As the founders and settlers brought with them all their beloved old-home characteristics and would transplant them, as was possible, in their new home, so we find their earliest "crooked little streets" with old London names. So the earlier social life, grim though it was with its puritanical tinge, is seen to have been old English in a smaller and narrower way. So were the manners and customs. The taverns were named for old London inns. The shop signs repeated old London symbols.
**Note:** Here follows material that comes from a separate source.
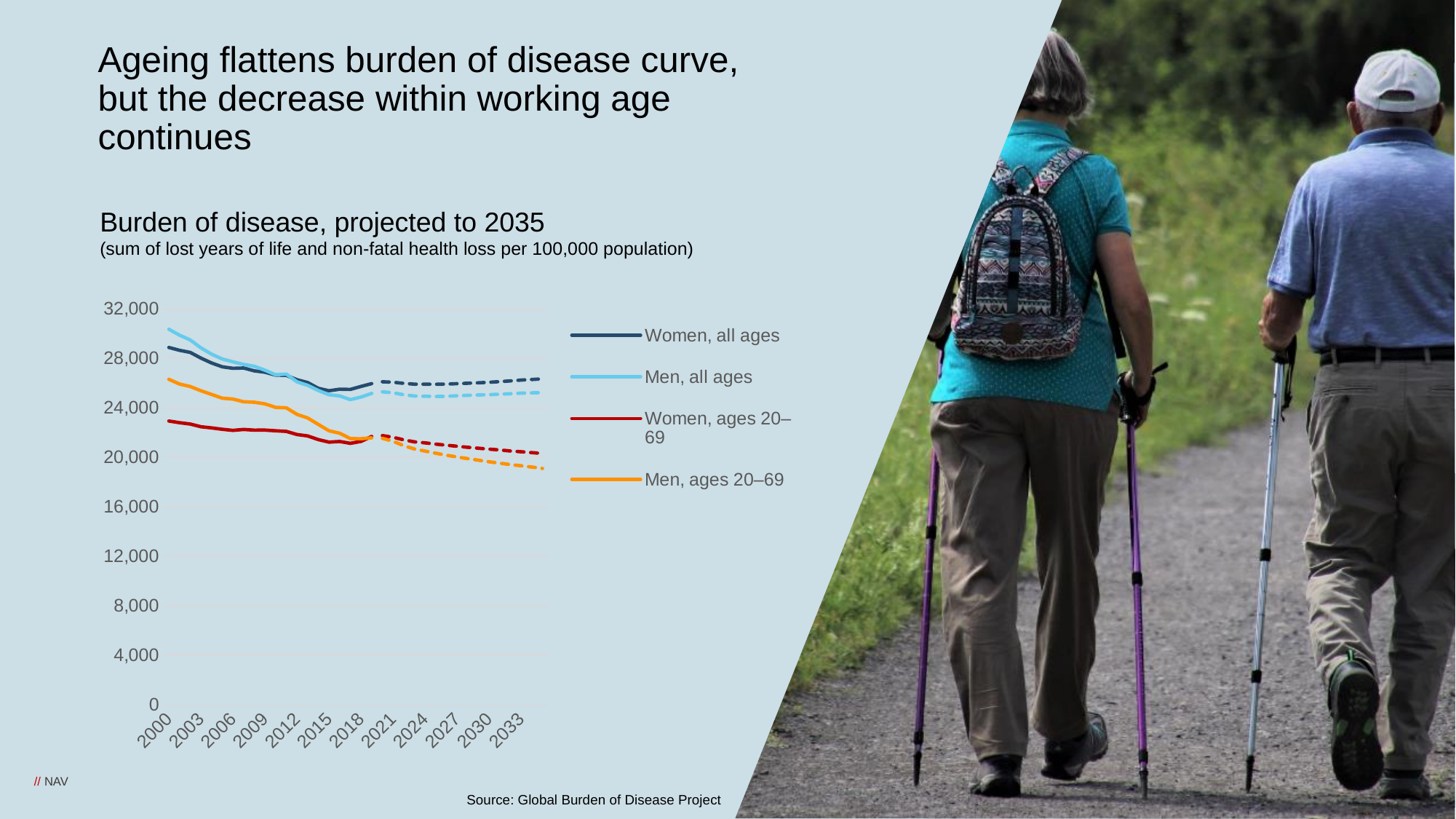
What is the title of the chart? Burden of disease, projected to 2035 Does the Men, ages 20–69 series rise or fall from 2000 to 2035? Fall At the end of the projection (2035), which is higher: Women, ages 20–69 or Men, ages 20–69? Women, ages 20–69 Is the value for Women, ages 20–69 in 2000 greater or less than 24,000? less How many series does the legend list? 4 Which series has the highest value in 2000? Men, all ages Which series is listed last in the legend? Men, ages 20–69 What kind of chart is shown on the slide? Line chart Is the value for Women, all ages at the end of the projection (2035) greater or less than 24,000? greater Is the value for Men, all ages in 2000 greater or less than 28,000? greater Which series has the lowest value at the end of the projection (2035)? Men, ages 20–69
And to-day, as we ramble about the shadowy precincts of the Colony Town, we chance delectably here and there upon a twisting street yet holding its first-given London name a London-like old court, byway, or alley; a Londonish foot-passage making short cut between thoroughfares; an arched way through buildings in old London style. So, too, we find yet lingering, though long since in disuse, an old, London-fashioned underground passage or two between courts or one-time habitations, suggestive of smuggling days and of romance. Such is that grim underground passage between old Province Court and Harvard Place, issuing on Washington Street opposite the Old South Meeting-house, which starts in the court near a plumbing shop and runs alongside the huge granite foundations of the rear wall of the old Province House, seat of the royal governors, now long gone save its side wall of Holland brick, which still remains intact. This passage must have eluded Hawthorne, else surely it would have figured in one of his incomparable "Legends" of this rare place of Provincial pomp and elegance. Then there was, until recent years, that other and more significant passage, opening from this one, and extending under the Province House and the highway in front, eastward toward the sea.